D’habitude c’est le fait que sa vie ne correspond pas à son projet de vie. Autrement dit, que notre parent n’a pas encore réussi à devenir tout à fait adulte* (eh oui). Loin dans le passé, il est resté coincé dans le monde de ses fantasmes et ses désirs, n’en a pas fait le deuil et pendant toute notre enfance il a tenté de les vivre à travers notre petite personne. Bien sûr, sans s’en rendre compte. Les exemples sont aussi nombreux et variés que les individus et les flocons de neige. Cela peut être la maman qui a été abandonnée par nos grands-parents et cherche en nous la garantie qu’on s’occupera toujours d’elle, puisqu’elle est si faible et malade. Une autre maman qui a avorté avant notre naissance et qui cherche dans notre regard le regard de notre grand frère jamais né.
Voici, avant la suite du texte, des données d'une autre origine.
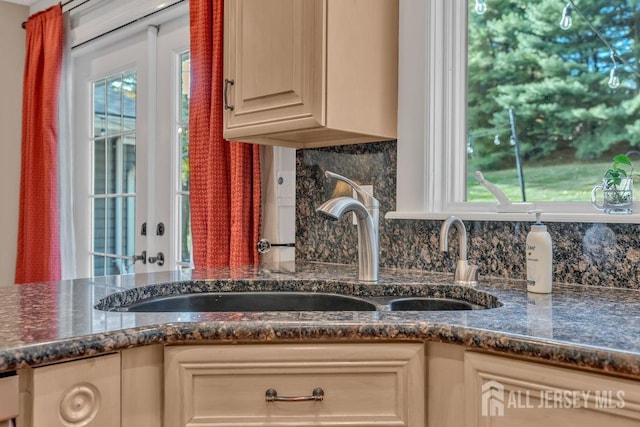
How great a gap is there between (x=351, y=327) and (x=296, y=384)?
0.50ft

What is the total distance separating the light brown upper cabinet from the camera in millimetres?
1545

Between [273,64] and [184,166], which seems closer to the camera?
[273,64]

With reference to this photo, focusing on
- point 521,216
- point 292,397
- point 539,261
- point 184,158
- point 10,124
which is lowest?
point 292,397

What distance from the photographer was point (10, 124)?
3496 millimetres

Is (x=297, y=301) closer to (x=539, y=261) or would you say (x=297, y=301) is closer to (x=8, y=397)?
(x=539, y=261)

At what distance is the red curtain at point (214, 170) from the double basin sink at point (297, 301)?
537 millimetres

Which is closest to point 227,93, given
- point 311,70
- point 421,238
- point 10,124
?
point 311,70

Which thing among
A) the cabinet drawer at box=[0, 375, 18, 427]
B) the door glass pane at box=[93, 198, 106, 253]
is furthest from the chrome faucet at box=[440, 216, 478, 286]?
the door glass pane at box=[93, 198, 106, 253]

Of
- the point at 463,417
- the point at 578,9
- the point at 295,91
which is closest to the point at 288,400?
the point at 463,417

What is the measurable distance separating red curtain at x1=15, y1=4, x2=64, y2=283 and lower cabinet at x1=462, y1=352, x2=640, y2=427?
294cm

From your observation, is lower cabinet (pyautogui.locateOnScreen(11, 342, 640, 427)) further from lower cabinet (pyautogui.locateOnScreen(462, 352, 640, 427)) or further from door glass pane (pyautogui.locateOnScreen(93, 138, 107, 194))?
door glass pane (pyautogui.locateOnScreen(93, 138, 107, 194))

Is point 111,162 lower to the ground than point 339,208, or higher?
higher

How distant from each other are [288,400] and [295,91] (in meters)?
0.94

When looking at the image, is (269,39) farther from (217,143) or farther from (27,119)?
(27,119)
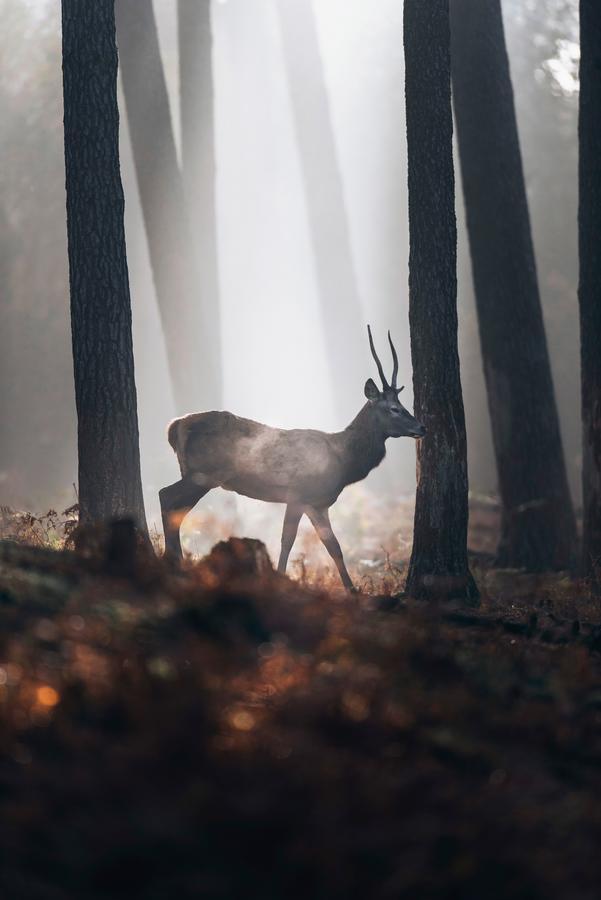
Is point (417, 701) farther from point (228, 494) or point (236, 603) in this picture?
point (228, 494)

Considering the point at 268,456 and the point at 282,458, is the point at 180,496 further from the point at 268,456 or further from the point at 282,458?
the point at 282,458

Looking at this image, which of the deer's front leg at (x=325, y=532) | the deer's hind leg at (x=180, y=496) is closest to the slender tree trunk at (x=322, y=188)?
the deer's front leg at (x=325, y=532)

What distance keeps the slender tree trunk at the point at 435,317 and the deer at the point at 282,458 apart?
3.30 feet

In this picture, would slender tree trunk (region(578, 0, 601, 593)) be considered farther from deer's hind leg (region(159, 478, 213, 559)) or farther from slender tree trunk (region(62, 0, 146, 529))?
slender tree trunk (region(62, 0, 146, 529))

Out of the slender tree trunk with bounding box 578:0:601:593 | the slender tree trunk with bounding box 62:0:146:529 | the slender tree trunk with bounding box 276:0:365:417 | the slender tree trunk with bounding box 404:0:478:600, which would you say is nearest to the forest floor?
the slender tree trunk with bounding box 62:0:146:529

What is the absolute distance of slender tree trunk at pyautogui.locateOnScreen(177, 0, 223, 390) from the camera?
19484 mm

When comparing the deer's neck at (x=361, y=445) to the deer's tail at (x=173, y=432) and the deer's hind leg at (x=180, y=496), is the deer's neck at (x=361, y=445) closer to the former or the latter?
the deer's hind leg at (x=180, y=496)

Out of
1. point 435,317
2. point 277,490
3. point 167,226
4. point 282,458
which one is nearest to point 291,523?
point 277,490

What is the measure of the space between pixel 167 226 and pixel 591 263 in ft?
23.6

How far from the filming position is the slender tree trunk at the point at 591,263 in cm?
1262

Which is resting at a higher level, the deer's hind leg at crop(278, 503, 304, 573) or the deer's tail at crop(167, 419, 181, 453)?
the deer's tail at crop(167, 419, 181, 453)

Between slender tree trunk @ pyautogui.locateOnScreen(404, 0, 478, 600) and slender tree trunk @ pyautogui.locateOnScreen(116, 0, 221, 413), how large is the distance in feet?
22.5

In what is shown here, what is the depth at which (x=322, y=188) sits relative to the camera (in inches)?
972

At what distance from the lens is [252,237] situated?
27.8 m
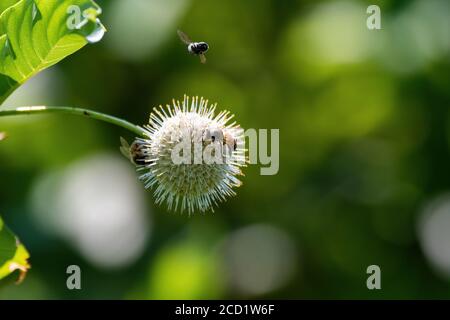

Le papa qui a rêvé, pour impressionner son papa à lui, de devenir le pilote d’avion et qui arrive à la fin de sa carrière de magasinier dépressif. Le papa qui a perdu l’amour de sa jeunesse et épousé notre maman en « deuxième choix », et qui ne peut pas pardonner à la maman de ne pas être l’élue de son cœur, et qui ne peut pas nous pardonner de ne pas être l’enfant de l’élue.

Nous avons un vaste choix de traumas et d’humiliations, à chacun de dresser le portrait de son parent.

La seule chose qui compte – ce portrait doit être lisible et nous donner la possibilité de nous en servir dans notre relation avec le parent en question. C’est-à-dire, quand notre maman nous dira la prochaine fois, avec son sempiternel lourd soupir « j’aurais tellement voulu que tu sois le professeur d’université », que nous ne nous laissions pas immédiatement emporter par la vague culpabilité et cuisante colère, mais que nous puissions dire, exactement sur le même ton avec lequel nous parlerions du croissant du matin : « J’entends bien le désir qui t’habite, chère Maman. Tu aimerais avoir un enfant professeur d’université. Je n’en suis pas un. Je te propose de te coudre une poupée en chiffon que tu appelleras « Professeur » et de vivre ton fantasme avec elle. Et si, de fortune, un jour tu auras fini, peut-être nous pourrions faire connaissance, et tu découvriras qui suis-je ».

Les paroles sont aussi importantes que la manière de les adresser à la maman en question. Et aussi important que ce qui se passera, à ce moment précis, dans notre cœur.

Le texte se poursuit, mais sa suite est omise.